À l’occasion de la COP 26, Jeff Bezos vient de promettre un don de deux milliards d’euros et Bill Gates 315 millions d’euros pour des projets liés à la défense de l’environnement. Quant à Elon Musk, il évoque la possibilité de donner six milliards pour la lutte contre la faim dans le monde.

Qu’il s’agisse de coups médiatiques ou de dons réels, dans tous les cas, vu le niveau de la fortune de ces gens-là, ce ne sont que des aumônes… non dénuées d’arrière-pensées. La fortune d’Elon Musk s’élève à 151 milliards de dollars et celle de Bill Gates à 124 milliards de dollars. Quant à Jeff Bezos, l’homme le plus riche du monde, sa fortune a augmenté pendant la crise sanitaire. Ce don de deux milliards ne représente que 3 % de la fortune qu’il a accumulée en un an seulement. Et il n’en est pas à sa première action de charité ! En 2020, il avait déjà versé dix milliards de dollars à une fondation censée défendre le climat. Cela ne l’a visiblement pas appauvri et pas non plus empêché de se payer un vol de quelques minutes dans l’espace en 2021, avec des conséquences sur la pollution autrement plus tangibles que ses belles paroles.

Et surtout ces philanthropes savent depuis longtemps que leurs dons rapportent des exonérations d’impôts conséquentes, quand ils ne rapportent pas directement des bénéfices. La fondation de Bill Gates dispose ainsi d’un capital de 27 milliards d’euros dont elle se sert pour promouvoir des actions dans le domaine de la santé… alors même que Bill Gates possède des parts importantes dans de nombreux trusts pharmaceutiques. On n’est jamais aussi bien servi que par soi-même !
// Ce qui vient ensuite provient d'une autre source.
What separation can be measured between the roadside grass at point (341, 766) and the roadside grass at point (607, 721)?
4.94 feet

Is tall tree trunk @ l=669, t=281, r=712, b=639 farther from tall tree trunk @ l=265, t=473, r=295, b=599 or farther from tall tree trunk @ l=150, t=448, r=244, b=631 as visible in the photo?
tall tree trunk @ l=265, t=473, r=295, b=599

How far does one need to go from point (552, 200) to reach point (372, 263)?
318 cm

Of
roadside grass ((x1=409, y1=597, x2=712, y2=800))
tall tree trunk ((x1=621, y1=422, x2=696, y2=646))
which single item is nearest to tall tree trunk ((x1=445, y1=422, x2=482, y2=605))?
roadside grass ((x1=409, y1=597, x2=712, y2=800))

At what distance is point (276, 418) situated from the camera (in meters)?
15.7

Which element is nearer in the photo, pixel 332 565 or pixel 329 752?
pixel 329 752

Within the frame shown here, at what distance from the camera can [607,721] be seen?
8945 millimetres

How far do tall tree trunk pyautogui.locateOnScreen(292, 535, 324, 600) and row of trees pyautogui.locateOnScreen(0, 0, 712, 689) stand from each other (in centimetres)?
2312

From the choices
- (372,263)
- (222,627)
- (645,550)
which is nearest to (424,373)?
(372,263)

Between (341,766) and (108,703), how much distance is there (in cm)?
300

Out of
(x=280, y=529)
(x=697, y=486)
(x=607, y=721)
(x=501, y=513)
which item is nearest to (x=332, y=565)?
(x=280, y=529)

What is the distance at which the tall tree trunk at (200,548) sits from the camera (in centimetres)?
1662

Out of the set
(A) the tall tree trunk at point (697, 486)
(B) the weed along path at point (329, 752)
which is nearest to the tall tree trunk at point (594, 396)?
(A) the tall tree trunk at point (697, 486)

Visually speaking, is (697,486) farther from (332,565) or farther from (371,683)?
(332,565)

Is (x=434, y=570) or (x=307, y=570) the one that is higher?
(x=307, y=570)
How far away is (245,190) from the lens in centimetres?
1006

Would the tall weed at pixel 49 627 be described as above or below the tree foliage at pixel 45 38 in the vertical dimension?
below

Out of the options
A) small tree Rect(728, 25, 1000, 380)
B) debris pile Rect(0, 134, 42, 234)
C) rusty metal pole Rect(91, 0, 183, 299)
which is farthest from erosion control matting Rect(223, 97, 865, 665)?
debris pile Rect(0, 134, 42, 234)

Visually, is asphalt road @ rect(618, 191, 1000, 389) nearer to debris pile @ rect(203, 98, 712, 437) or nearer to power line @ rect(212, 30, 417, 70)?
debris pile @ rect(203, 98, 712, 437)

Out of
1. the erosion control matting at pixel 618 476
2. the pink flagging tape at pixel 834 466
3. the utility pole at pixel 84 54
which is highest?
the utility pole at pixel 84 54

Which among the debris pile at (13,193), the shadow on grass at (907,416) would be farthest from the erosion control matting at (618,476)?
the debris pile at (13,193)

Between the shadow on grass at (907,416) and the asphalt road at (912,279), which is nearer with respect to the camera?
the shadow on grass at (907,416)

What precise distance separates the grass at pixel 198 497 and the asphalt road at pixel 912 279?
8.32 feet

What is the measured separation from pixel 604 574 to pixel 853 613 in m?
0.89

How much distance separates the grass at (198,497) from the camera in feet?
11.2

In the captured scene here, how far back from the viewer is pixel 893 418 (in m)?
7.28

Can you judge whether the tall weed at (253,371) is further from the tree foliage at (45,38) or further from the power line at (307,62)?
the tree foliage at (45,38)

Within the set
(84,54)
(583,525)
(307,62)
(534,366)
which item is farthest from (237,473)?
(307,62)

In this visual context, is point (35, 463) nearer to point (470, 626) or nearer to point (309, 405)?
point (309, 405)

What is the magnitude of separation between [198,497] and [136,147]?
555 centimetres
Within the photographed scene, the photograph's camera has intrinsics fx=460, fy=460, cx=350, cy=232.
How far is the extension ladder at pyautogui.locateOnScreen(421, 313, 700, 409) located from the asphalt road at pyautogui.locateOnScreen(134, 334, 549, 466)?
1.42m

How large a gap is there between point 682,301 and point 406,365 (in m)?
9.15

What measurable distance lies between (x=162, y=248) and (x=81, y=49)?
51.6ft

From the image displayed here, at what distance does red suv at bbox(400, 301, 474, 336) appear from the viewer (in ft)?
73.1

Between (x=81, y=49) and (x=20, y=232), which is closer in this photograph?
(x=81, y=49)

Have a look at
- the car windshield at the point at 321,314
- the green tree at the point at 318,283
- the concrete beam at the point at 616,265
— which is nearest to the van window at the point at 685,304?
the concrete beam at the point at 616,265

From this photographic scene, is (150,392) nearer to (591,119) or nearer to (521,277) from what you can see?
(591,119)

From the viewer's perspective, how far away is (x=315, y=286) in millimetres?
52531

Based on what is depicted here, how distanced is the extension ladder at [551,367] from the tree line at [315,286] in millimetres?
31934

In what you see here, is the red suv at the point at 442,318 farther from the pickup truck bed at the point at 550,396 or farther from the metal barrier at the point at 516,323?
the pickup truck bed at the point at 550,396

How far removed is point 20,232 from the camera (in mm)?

De toute façon, ces généreux donateurs jouent les philanthropes avec de l’argent qui n’est pas le leur. Car ces fortunes concentrées entre les mains de quelques individus ne sont pas tombées du ciel. Elles proviennent de l’exploitation des 70 757 salariés qui travaillent dans le groupe Tesla pour Elon Musk, de celle des 148 000 salariés du groupe Microsoft pour Bill Gates et de celle de près d’un million de salariés du groupe Amazon pour Jeff Bezos.

Le seul mérite de ces annonces est d’indiquer où sont retenues les richesses, et quels coffres-forts il faut forcer pour régler les problèmes qui se posent à l’humanité.